Employees of church-affiliated nonprofits are paying increasing attention to the well-publicized failures1 of benefit plans operated by certain church-affiliated hospitals. Many employees enrolled in such plans have lost pension and other benefits their employers promised to them over many years. In response, employees of church-affiliated and similar employers throughout the country have filed lawsuits, arguing that the Employee Retirement and Income Security Act (ERISA) “church plan” exemption applies only to plans established by churches, and not to affiliated employers such as hospitals, other health care organizations and schools. The U.S. Supreme Court, in Advocate Health Care Network v.
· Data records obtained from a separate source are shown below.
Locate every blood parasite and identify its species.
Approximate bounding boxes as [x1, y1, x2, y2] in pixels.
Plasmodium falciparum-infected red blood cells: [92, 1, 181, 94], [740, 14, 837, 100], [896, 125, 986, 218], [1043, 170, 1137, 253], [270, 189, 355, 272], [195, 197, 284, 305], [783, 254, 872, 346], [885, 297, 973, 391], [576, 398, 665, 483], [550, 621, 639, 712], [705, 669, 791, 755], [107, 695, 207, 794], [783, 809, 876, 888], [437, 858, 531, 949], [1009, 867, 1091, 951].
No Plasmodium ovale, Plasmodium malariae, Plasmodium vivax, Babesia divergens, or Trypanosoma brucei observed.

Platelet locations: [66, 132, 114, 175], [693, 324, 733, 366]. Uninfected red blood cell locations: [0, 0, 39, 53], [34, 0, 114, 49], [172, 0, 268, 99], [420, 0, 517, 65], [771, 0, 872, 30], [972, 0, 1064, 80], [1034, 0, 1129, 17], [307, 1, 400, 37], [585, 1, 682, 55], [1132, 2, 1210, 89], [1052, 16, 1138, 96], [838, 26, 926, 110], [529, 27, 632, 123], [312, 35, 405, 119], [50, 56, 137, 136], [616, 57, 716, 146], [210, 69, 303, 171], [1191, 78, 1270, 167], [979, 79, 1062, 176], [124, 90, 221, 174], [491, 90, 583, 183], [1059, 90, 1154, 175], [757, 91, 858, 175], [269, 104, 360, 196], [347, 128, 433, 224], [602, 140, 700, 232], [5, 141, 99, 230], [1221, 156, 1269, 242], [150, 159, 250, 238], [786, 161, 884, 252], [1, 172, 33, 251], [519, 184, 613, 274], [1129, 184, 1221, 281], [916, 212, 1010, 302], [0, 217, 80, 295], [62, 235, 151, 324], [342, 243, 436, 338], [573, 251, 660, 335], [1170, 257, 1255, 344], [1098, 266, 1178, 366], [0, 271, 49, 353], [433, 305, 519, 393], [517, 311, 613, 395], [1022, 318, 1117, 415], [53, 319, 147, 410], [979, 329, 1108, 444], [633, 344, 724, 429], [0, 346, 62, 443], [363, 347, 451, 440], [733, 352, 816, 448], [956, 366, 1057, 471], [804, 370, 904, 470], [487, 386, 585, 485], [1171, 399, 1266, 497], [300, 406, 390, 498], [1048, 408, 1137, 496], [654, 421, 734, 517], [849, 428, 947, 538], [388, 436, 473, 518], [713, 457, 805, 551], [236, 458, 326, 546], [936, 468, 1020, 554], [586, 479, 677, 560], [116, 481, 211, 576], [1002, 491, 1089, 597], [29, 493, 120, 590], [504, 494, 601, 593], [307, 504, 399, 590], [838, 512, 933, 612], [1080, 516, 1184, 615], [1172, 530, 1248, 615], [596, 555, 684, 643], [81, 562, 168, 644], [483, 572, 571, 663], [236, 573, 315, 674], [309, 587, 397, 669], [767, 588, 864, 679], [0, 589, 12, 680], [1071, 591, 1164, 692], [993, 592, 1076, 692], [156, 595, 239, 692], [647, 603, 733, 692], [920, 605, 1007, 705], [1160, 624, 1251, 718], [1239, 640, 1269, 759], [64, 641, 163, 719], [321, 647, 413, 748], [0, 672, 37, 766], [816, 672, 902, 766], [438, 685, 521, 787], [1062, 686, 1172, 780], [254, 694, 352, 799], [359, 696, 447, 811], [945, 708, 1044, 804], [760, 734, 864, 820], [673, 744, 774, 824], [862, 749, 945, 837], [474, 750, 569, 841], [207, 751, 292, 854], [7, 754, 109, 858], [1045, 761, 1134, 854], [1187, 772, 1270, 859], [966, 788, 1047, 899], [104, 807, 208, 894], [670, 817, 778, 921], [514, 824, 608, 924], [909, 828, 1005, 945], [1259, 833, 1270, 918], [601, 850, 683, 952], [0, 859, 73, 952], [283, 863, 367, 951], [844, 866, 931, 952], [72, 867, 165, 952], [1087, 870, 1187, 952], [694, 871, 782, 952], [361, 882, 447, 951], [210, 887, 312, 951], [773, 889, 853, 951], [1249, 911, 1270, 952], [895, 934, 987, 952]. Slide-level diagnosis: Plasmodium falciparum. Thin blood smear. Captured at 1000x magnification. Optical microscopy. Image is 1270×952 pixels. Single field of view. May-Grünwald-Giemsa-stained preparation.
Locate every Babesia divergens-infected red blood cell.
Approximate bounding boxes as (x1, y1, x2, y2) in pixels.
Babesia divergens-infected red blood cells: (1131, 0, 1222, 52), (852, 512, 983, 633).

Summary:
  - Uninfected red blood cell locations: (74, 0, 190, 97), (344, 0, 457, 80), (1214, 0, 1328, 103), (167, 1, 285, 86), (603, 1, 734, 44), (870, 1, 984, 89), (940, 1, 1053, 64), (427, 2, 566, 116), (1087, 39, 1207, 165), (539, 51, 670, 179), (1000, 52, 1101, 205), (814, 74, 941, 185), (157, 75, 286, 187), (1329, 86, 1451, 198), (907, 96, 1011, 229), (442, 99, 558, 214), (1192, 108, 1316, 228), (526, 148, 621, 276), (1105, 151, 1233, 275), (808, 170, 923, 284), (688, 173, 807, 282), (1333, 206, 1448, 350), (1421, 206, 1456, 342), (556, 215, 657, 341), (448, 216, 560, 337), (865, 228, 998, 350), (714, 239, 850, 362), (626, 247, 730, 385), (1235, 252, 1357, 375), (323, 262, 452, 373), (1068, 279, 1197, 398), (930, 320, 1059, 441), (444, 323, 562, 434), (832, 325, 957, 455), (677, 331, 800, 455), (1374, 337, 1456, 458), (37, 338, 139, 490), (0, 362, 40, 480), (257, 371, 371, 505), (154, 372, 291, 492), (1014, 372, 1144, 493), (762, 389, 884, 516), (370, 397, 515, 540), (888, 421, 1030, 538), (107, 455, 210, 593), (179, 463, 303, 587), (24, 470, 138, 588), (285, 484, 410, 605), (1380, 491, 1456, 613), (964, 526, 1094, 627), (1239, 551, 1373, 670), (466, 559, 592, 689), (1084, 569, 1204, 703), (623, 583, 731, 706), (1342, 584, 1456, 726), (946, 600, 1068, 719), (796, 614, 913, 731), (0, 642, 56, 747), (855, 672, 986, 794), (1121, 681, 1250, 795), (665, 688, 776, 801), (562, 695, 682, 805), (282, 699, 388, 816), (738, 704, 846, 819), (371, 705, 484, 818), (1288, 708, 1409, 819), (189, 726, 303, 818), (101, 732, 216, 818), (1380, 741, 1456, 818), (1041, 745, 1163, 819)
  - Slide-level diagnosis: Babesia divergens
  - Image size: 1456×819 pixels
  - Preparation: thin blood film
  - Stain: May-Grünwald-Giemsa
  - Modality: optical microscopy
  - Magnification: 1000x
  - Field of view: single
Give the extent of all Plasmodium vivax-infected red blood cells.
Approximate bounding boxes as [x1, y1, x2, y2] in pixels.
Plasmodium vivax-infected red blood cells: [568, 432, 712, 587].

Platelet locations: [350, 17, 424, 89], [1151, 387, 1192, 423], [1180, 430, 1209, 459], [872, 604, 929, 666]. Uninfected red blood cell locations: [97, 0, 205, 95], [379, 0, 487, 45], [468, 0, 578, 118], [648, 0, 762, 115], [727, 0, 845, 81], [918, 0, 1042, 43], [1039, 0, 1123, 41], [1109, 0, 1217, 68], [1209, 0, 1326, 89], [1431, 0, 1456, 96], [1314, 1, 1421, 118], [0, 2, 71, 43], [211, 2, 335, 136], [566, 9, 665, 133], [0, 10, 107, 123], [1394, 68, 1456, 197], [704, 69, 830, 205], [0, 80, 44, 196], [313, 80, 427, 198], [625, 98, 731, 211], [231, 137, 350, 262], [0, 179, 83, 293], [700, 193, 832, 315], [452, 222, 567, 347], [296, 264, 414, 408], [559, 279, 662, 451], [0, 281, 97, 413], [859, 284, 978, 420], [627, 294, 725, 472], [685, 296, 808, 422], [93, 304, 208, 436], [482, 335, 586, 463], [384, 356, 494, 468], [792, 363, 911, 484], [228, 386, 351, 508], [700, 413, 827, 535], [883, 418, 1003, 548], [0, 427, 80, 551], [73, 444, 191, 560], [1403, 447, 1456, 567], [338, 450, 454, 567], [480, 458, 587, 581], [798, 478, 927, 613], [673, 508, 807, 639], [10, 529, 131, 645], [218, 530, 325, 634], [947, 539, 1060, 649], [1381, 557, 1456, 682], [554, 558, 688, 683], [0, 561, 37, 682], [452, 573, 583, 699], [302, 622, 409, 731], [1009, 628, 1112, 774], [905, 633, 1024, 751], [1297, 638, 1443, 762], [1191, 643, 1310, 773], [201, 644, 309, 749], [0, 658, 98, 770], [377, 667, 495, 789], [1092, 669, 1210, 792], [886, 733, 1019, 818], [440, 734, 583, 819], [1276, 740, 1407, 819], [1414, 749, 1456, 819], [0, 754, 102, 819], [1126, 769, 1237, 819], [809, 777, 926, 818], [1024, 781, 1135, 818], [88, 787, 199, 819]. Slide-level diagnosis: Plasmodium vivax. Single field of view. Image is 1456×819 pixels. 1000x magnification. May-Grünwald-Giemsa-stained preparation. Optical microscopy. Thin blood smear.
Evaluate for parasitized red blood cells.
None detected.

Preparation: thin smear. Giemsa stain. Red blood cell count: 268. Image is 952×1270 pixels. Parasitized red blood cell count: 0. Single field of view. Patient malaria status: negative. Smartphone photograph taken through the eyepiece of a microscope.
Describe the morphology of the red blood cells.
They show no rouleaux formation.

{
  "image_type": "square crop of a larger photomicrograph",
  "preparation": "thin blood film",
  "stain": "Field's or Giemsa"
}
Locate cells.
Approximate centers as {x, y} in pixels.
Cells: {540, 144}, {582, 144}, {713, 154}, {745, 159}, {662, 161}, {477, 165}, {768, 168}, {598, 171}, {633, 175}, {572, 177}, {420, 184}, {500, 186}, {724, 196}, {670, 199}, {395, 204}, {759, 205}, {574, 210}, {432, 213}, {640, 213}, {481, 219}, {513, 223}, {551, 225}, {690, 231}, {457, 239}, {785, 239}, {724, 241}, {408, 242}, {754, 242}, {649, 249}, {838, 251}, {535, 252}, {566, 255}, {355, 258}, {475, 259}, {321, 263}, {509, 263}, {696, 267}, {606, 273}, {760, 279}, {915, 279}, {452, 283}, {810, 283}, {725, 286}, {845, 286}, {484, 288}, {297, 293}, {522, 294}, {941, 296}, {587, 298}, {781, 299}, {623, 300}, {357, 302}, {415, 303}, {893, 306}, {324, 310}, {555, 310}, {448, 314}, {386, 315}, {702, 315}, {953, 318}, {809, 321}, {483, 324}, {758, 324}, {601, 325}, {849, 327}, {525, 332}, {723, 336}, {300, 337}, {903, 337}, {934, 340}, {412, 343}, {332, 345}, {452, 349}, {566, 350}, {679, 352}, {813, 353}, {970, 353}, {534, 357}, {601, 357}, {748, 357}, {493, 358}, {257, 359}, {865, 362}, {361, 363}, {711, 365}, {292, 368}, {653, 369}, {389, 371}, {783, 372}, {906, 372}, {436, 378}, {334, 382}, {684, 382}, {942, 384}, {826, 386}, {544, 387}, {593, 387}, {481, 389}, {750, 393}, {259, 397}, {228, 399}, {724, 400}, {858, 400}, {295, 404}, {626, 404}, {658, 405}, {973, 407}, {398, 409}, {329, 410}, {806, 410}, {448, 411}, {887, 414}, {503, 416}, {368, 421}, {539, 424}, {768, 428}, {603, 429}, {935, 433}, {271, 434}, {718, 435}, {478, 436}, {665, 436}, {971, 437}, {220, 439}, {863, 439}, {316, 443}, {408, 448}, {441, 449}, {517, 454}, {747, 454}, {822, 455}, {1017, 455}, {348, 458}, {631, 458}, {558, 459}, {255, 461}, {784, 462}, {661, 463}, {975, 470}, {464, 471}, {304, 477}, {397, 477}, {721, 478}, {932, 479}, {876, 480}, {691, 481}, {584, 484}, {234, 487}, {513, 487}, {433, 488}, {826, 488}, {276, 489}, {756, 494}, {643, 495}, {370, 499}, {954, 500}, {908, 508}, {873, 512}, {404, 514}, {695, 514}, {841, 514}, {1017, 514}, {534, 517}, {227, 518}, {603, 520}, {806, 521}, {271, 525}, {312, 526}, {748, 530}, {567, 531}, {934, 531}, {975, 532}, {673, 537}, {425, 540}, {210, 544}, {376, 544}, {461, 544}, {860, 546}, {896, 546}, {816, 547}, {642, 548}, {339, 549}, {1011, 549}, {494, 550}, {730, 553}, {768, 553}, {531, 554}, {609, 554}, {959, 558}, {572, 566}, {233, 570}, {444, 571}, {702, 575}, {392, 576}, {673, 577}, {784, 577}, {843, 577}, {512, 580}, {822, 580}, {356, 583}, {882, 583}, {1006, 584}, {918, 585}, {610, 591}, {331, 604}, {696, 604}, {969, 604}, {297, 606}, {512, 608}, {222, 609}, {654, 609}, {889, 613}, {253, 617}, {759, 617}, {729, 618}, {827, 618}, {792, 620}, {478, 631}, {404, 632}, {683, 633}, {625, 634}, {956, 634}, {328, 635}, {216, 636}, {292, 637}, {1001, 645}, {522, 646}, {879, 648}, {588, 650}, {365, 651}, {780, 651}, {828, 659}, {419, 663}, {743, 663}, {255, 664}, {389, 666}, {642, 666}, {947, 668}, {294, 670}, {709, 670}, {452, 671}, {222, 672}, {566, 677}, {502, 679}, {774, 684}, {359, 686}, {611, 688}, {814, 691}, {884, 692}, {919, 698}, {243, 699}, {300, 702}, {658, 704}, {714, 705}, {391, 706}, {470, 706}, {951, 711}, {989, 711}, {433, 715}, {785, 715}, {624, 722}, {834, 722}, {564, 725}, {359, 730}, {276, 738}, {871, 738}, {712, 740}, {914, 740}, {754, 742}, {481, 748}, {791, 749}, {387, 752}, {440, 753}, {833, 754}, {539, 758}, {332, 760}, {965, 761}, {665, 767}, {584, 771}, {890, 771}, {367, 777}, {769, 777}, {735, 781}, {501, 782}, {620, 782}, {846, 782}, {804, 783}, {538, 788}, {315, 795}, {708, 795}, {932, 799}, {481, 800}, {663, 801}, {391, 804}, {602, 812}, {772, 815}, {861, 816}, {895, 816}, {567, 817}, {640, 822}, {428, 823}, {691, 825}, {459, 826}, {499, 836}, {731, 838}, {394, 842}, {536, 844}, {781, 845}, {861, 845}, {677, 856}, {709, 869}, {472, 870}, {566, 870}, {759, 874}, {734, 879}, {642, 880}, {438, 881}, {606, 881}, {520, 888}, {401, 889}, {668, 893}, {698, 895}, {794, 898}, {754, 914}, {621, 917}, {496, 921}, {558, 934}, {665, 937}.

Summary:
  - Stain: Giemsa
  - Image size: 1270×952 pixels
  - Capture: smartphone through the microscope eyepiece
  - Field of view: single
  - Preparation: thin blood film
Stapleton, 137 S. Ct. 1652 (2017), unanimously rejected that argument, and held that three church-affiliated nonprofits which operate hospitals and other health care facilities could use the “church plan” exemption even though the applicable plans were not “established” by a church.2

ERISA imposes numerous mandates upon employers who sponsor employee benefit plans, including requirements of governmental reporting, employee disclosure, minimum funding, fiduciary responsibility, and insurance. Compliance with ERISA’s complex mandates and extensive funding requirements costs private employers billions of dollars each year. Because of the expense of ERISA compliance, some church-affiliated employers seek to take advantage of the “church plan” exemption to relieve them of that burden.